▶ _Text block_:
The 2003 result was much more appealing.


----------



## monty (Mar 12, 2006)

Bienvenue, Legerdemain! I am curious about your Nom de Plume! Perhaps you could expand on this? Are you a performing magician?
Cheers!
Monty


----------



## Dutch (Mar 12, 2006)

Monty-Does making food disappear count?? :D


----------



## monty (Mar 12, 2006)

Dutch,
    Only if accompanied by incredulous OOOHS and AAAHS! And no apparent lip or jaw movement!
Cheers!
Monty


----------



## Dutch (Mar 12, 2006)

Sort of like ventriloquism? (Something I learned for a speach class in Jr. High School).  If you could watch me type, you will notice that my lips do not move! :P :D


----------



## monty (Mar 12, 2006)

OK, OK I will explain myself! The French term, "Leger de Main" when freely translated means, "Slight of Hand". It is a term used for "magicians" who make things appear and disappear from their hands. I just found it curious that our newest family member used that term as a logon. Nuff?
Cheers!
Monty


----------



## legerdemain (Mar 12, 2006)

No significance to the name, I just like the word.  Most people don't know what it means, you're the first in a looong time.


----------



## monty (Mar 12, 2006)

Please understand, LGD, that before settling into a peaceful "Don't Bother Me" existence in the Northeast Kingdom of Vermont I was world travelled and I am fluent in several languages. The name you chose to be known by sort of tickled me! So your secret is no longer a secret and a bit more of my past is exposed! Welcome to the forum and I truly hope to learn from you as you learn from us!
Cheers!
Monty


----------

▶ _Exercise_:
Reproduce the forum thread above word for word, from "## legerdemain (Mar" to "learn from us!", inclusive.

▶ _Data extract_:
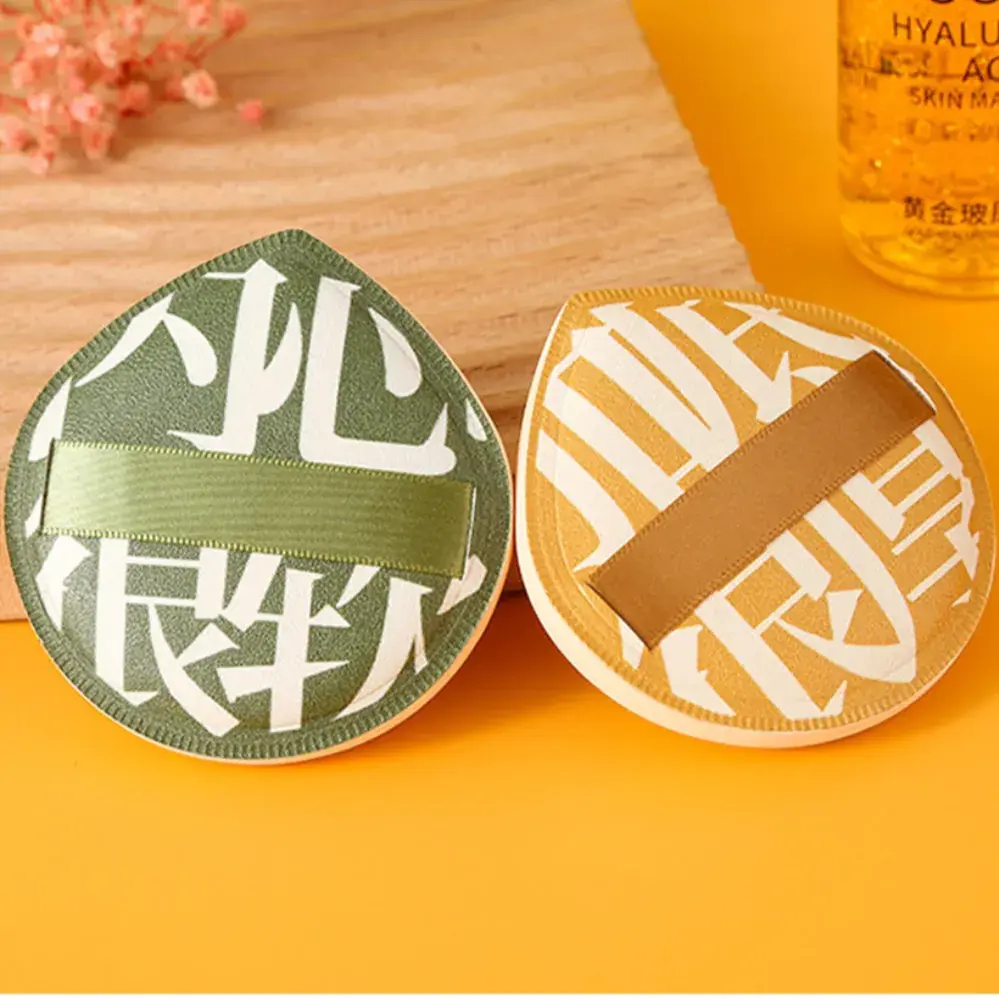 355 애기궁둥이 마시멜로 퍼프+케이스 증정까지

▶ _Solution to this problem_:
## legerdemain (Mar 12, 2006)

No significance to the name, I just like the word.  Most people don't know what it means, you're the first in a looong time.


----------



## monty (Mar 12, 2006)

Please understand, LGD, that before settling into a peaceful "Don't Bother Me" existence in the Northeast Kingdom of Vermont I was world travelled and I am fluent in several languages. The name you chose to be known by sort of tickled me! So your secret is no longer a secret and a bit more of my past is exposed! Welcome to the forum and I truly hope to learn from you as you learn from us!